Página —
Que el pueblo, que es inteligente; que el pueblo, que es despierto; que el pueblo, que es listo; que el pueblo, que sabe dónde están sus intereses y dónde están los intrigantes y los ruines y los enemigos de la Revolución que usan mil pretextos so capa de libertades —de libertades que debieran hacer un uso digno y patriótico de ellas—, que el pueblo se encargue de saber y de discernir quiénes son aquellos a los que no debe leer. ¡Ese será el castigo!

El gran líder imagina un castigo ejemplar. Que sea el desínteres del pueblo en lugar de la represión del gobierno lo que autoregulelo que circula entre este. O que al menos sea esa la apariencia.

Eso es peor que una censura, porque en la censura se quiere escribir, hay interés en lo que uno va a escribir y no lo dejan escribir. Y esto es peor, porque el individuo escribe, habla, y nadie le hace caso.

El discurso tiene lugar precisamente un viernes, el día anterior de la salida a la calle del semanario Zigzag. El pueblo ha sido debidamente informado del boicot que llevará a cabo justo al día siguiente. Imaginar que Fidel contaba solo con la voluntad popular para ahogar las voces disidentes sería conocerlo muy poco. Conocerlo mejor supone imaginar que el discurso es apenas la indicación de que una operación cuidadosamente coreografiada está en marcha y se prefija la manera en que esta deberá ser representada: como la espontánea reacción del pueblo ante el ataque a su líder. Nada que no hayan practicado antes Stalin o Goebbels.

Tarea A —
Transcribe del texto sobre el discurso de Fidel el tramo que va desde "Que el pueblo, que es inteligente;" hasta "será el castigo!".
Tarea B —
Prosigue el texto sobre el discurso de Fidel a partir de su última oración.

Registros de un conjunto de datos
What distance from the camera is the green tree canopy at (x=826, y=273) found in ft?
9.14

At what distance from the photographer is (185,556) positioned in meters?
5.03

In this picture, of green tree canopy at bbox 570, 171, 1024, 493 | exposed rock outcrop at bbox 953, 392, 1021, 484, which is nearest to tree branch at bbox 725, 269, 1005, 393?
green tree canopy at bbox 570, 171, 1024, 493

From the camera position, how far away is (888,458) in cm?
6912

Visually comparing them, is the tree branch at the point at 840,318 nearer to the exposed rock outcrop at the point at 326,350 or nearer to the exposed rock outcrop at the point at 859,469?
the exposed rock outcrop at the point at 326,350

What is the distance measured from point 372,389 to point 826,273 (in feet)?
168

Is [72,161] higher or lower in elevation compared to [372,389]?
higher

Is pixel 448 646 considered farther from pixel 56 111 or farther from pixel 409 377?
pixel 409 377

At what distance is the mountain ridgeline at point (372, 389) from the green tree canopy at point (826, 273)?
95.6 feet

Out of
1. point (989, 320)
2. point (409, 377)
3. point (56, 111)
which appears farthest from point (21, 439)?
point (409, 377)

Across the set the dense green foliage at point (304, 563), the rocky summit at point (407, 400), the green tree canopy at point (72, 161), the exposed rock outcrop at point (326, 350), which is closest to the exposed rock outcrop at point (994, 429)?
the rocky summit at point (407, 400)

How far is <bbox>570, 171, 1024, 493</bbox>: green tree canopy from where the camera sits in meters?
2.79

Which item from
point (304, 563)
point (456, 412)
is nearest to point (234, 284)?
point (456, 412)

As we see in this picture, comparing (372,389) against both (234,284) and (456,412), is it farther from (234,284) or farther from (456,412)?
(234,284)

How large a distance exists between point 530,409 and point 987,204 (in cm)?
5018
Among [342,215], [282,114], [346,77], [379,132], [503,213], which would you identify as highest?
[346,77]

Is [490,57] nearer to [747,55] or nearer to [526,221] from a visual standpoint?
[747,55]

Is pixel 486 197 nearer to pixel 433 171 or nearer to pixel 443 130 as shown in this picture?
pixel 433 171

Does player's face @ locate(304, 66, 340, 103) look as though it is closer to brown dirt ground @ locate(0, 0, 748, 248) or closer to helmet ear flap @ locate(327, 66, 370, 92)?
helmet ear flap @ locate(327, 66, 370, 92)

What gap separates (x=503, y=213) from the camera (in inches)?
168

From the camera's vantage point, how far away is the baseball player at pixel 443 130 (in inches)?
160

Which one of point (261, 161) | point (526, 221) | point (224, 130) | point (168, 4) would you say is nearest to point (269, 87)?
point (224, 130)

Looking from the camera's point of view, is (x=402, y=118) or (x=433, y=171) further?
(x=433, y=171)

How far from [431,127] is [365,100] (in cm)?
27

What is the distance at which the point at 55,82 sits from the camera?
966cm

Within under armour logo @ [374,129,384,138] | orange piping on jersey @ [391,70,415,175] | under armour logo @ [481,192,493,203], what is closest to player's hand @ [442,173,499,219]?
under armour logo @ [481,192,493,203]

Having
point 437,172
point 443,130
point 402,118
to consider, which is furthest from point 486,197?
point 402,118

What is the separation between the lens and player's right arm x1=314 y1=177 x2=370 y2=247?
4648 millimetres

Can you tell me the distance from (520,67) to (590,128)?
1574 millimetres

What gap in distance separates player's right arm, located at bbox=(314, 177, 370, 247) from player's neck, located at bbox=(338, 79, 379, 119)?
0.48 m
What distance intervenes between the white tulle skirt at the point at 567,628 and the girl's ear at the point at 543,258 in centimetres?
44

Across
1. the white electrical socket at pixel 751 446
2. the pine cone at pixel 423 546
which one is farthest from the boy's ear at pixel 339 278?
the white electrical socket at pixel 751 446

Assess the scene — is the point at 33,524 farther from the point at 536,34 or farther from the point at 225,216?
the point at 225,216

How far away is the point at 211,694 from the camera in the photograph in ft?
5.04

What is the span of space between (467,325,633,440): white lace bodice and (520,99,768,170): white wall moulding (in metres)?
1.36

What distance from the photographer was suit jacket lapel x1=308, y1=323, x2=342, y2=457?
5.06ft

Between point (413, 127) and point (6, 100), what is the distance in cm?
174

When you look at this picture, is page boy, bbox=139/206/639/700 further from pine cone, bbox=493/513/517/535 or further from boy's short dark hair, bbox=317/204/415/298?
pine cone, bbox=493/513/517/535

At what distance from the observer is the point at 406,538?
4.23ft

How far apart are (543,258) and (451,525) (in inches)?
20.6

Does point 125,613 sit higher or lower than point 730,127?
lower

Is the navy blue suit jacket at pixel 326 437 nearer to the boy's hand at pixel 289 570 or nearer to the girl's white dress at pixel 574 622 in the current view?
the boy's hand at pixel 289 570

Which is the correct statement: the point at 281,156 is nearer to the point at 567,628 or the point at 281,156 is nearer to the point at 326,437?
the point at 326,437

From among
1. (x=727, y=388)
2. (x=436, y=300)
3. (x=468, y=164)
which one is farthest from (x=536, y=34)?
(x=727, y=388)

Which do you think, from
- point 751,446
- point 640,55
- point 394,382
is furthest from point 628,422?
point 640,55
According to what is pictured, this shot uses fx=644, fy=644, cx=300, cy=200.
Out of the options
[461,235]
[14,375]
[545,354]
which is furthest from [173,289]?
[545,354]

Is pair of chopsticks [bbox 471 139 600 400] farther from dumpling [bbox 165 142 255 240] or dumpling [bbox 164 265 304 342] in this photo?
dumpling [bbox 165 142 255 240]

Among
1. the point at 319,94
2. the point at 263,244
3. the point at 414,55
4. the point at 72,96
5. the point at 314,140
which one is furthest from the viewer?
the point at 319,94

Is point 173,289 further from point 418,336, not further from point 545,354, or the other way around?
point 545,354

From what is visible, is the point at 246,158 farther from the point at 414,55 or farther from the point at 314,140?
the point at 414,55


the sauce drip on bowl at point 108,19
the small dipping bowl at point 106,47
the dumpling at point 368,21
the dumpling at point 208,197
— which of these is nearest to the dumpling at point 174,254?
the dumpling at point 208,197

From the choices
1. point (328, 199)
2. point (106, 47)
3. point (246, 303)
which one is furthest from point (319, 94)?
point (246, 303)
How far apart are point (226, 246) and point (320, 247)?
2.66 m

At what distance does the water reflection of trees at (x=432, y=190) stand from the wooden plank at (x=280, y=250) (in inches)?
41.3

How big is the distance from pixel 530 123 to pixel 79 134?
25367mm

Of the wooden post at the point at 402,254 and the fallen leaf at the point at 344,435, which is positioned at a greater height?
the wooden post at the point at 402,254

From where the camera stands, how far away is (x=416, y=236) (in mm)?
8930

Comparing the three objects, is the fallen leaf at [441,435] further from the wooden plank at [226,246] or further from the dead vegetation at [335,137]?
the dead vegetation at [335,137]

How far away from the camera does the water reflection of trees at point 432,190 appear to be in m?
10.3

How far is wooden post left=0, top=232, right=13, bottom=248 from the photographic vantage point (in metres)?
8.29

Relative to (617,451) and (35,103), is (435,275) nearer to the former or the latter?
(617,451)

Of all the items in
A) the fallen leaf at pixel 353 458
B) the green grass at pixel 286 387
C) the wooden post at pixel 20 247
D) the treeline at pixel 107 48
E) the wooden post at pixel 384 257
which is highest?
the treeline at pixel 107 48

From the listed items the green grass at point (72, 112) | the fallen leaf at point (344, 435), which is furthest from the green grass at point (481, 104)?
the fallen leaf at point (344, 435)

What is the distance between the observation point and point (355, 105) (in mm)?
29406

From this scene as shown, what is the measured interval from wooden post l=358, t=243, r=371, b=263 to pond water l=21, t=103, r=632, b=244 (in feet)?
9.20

Resultado A —
Que el pueblo, que es inteligente; que el pueblo, que es despierto; que el pueblo, que es listo; que el pueblo, que sabe dónde están sus intereses y dónde están los intrigantes y los ruines y los enemigos de la Revolución que usan mil pretextos so capa de libertades —de libertades que debieran hacer un uso digno y patriótico de ellas—, que el pueblo se encargue de saber y de discernir quiénes son aquellos a los que no debe leer. ¡Ese será el castigo!

Resultado B —
Sobre los resultados del boicot solo he encontrado esta afirmación de Roger Reed: “Aun sin utilizar la censura convencional, las críticas a la publicación [Zigzag] hicieron disminuir las ventas de manera considerable cuando muchos vendedores de periódicos se negaron a ponerla a la venta”. De ahí podemos inferir que la coreografía más que ser confiada al público lector se ecntró en los canales de distribución. Y surtió efecto. De momento Prohías debió abandonar Zig- Zag. A la semana siguiente del discurso aparecía una nota en la propia publicación referida a una reunion en el hotel Habna Hilton entre la dirección del semanario y Fidel. Pese a la furia y la claridad de los ataques del viernes anterior el primer ministro afirmaría que “sus palabras no iban contra ningún periódico en particular sino que aludían a manifestaciones que se habían expresado de variados modos en diversos órganos y que consideraba su deber rebatir por el bien de la revolución”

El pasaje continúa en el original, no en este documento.